MAGNOLIA [MAGNOLIA, 1999]

Una giornata tipo nella San Fernando Valley di Los Angeles. Undici personaggi, almeno una decina di vicende, fatte di rapporti e di persone. Infinite storie, tutte destinate ad incontrarsi, in modo diretto o indiretto. Più che un puzzle, un’autostrada fatta di esistenze: dove ogni strada è una vita. Undici vite disperate che si incrociano, si incontrano, si scontrano, si intrecciano, si staccano, si evitano e si condizionano l’un l’altra.

La Los Angeles di Tarantino è quella delle periferie, quella di Mann in Heat – La Sfida è quella delle zone industriali, la Los Angeles di Paul Thomas Anderson per Magnolia è quella delle noiose villette a schiera identiche, delle larghe strade vuote della San Fernando Valley, dei numerosi distributori. La stessa San Fernando Valley che il giovane regista ci ha mostrato in Boogie Nights – L’altra Hollywood; l’altra Hollywood, appunto: quella dell’industria del cinema porno, dei quiz televisivi. Gli interni sono accoglienti, labirintici e rustici, con atmosfere dell’ultimo Kubrick di Eyes Wide Shut. Pareti dove s’infrangono le note delle canzoni di Aimee Mann.

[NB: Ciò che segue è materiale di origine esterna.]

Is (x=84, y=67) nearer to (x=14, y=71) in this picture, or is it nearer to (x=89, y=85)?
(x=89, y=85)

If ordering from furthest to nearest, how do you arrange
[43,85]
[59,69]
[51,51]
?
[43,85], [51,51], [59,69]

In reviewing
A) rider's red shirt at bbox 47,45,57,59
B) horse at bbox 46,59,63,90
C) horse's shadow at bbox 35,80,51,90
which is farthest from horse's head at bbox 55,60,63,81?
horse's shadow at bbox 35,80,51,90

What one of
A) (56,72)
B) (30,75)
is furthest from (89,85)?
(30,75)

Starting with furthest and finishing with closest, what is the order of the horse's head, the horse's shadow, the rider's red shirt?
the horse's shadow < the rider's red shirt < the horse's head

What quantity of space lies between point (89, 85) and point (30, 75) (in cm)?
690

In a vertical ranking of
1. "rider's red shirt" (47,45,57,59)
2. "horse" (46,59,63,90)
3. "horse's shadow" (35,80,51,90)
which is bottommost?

Magnolia è un dramma grandioso, maestoso, lungo (2 ore e 59 minuti) e opprimente. Un dramma che si concentra sulle problematiche della famiglia e dell’esistenza: la morte, il tradimento, l’abuso, l’adulterio, il maschilismo, la malattia, il perdono, il rapporto padre-figlio, le relazioni. Resta comunque un’opera sublime, calda e delicata, con grandi interpreti e un grande cast: commovente Julianne Moore, innocente Philip Seymour Hoffman, viscido Tom Cruise (candidato all’Oscar e vincitore del Golden Globe). Tanti attori, nessun protagonista. Grandiose interpretazioni, destinate a non spiccare e a emergere dallo stesso piano in cui sono adagiate le diverse storie di Magnolia. Tante vite, nessuna più importante delle altre.

E nel bel mezzo del film, prima della grande risalita, quella scena così surrealista nella quale il cast canta Wise Up di Aimee Mann: ciascuno con la propria strofa, con il proprio commento alla vita. Una piccola anticipazione surrealista alla pioggia di rane, a segnare quel punto di non ritorno, quel punto dal quale bisogna muoversi.

E come queste storie si snodano, si evolvono e crescono, lo spettatore è colto da un senso di smarrimento, solitudine, pessimismo e ansia. Due ore opprimenti dove manca il fiato. E poi la risalita, dopo aver toccato il fondo. Quella risalita che è inevitabile, perché più in fondo non si può scendere. E poi quella pioggia di rane su Los Angeles. Quella scena così insolita eppure così giustificata, così biblica. «Aronne stese la mano sulle acque d’Egitto e le rane uscirono e coprirono il paese d’Egitto» (Esodo 8,2): e quando l’acqua dal cielo non basta a placare il male dell’uomo, cadono rane. E mentre un bambino commenta: «Succede. Sono cose che possono capitare», il narratore cerca di convincersi che «non si tratti un puro caso» e che «cose simili, accadono di continuo» e ancora una scritta in un quadro ci rivela «ma è successo veramente.»

E poi, la quiete dopo la tempesta; quella sensazione di vuoto e di chiarezza, di pace e pulizia. Quel momento in cui si può solo sperare e guardare avanti, nonostante il libro dica: «noi possiamo chiudere i conti col passato, ma il passato non li chiude con noi.»